Summary
holding that settlement is improper unless the same parties that would benefit from the successful prosecution of a particular action will also receive the benefits of its settlement
Summary of this case from In re Childs IIIOpinion
Bankruptcy No. 95-40356. Adv. No. 95-4016.
March 19, 1997.
Lamont Harris, Crawfordsville, IN, for Plaintiff.
Ray Merritt, Lafayette, IN, for Defendant.
DECISION
In this adversary proceeding, Bank One, Crawfordsville, NA ("Bank One") contends that the debtor should be denied a discharge because, during the year prior to filing the petition, he transferred his residence and certain business equipment with the intent to hinder, delay or defraud his creditors, 11 U.S.C. § 727(a)(2)(A), and that he knowingly and fraudulently made a materially false oath in or in connection with the bankruptcy case, by understating the amount of his accounts receivable. 11 U.S.C. § 727(a)(4)(A). Debtor and Bank One have settled this dispute. Under the terms of the settlement, the debtor will pay Bank One $12,500 in cash. In exchange, Bank One will dismiss its complaint with prejudice, allowing debtor to receive a discharge. Furthermore, Bank One will not seek to recover any of the debtor's business equipment, accounts receivable, or their proceeds and it will not seek to recover from the debtor's wife any of the equipment that the debtor purportedly transferred to her during the year prior to the petition.
The parties represent that the debtor plans to borrow the money with the assistance of family members.
An adversary proceeding objecting to a debtor's discharge may not be voluntarily dismissed without notice and then "only on order of the court containing such terms and conditions which the court deems proper." Fed.R.Bankr.P. 7041. A hearing on the settlement and the proposed dismissal was held on notice to all appropriate parties. No objections have been filed. The matter is now before the court to consider whether it can approve the parties' agreement for dismissal.
In Matter of Egolf, 102 B.R. 706 (Bankr.N.D.Ind. 1989) and again in Matter of Krizmanich, 139 B.R. 456 (Bankr.N.D.Ind. 1992), this court concluded that, by initiating litigation which, if successfully prosecuted, will benefit all creditors, a creditor assumes an obligation to the general creditor body. Having done so, it may not abdicate that responsibility or use that position to its own advantage by settling the litigation on terms which will allow it to receive a private benefit solely for itself. Krizmanich, 139 B.R. at 458-459; Egolf, 102 B.R. at 710. See also In re Taylor, 190 B.R. 413 (Bankr.D.Colo. 1995); In re Speece, 159 B.R. 314 (Bankr.E.D.Cal. 1993); In re Joseph, 121 B.R. 679 (Bankr.N.D.N.Y. 1990); In re Nicolosi, 86 B.R. 882 (Bankr.W.D.La. 1988); In re Moore, 50 B.R. 661 (Bankr.E.D.Tenn. 1985). But see In re Short, 60 B.R. 951 (Bankr.M.D.La. 1986). Whenever such litigation is being settled, the court must be concerned that "the same parties who would receive the benefits of a successful prosecution will also receive the benefits being conferred by the settlement." Krizmanich, 139 B.R. at 458.
—————
Request |
Under the settlement described in the bankruptcy decision above, how much cash will the debtor pay Bank One?

Dataset extract |
—————
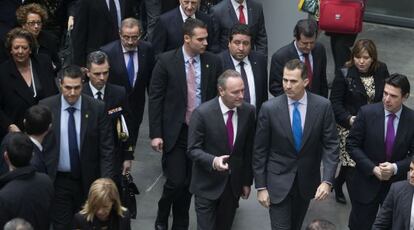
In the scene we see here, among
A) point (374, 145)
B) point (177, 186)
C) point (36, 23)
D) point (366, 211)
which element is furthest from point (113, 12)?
point (366, 211)

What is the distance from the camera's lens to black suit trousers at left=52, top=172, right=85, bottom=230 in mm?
9508

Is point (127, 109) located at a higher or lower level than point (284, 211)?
higher

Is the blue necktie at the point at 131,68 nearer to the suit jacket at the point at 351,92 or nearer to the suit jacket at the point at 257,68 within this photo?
the suit jacket at the point at 257,68

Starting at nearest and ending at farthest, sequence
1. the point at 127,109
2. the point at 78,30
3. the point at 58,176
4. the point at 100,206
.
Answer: the point at 100,206 → the point at 58,176 → the point at 127,109 → the point at 78,30

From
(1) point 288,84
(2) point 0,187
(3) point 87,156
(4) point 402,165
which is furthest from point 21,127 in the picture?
(4) point 402,165

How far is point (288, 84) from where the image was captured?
9570 millimetres

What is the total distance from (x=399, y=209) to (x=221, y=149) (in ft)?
6.40

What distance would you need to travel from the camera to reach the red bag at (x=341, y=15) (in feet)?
43.2

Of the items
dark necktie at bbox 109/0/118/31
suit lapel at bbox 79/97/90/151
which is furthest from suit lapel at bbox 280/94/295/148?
dark necktie at bbox 109/0/118/31

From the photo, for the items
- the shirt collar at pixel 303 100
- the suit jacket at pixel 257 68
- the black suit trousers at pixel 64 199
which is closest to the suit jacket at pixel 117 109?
the black suit trousers at pixel 64 199

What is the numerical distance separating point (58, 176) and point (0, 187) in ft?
3.29

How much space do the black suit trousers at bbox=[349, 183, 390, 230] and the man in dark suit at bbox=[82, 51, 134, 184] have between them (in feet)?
7.54

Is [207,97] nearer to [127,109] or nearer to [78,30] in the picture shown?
[127,109]

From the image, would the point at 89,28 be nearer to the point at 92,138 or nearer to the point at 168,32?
the point at 168,32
—————
Full output |
$12,500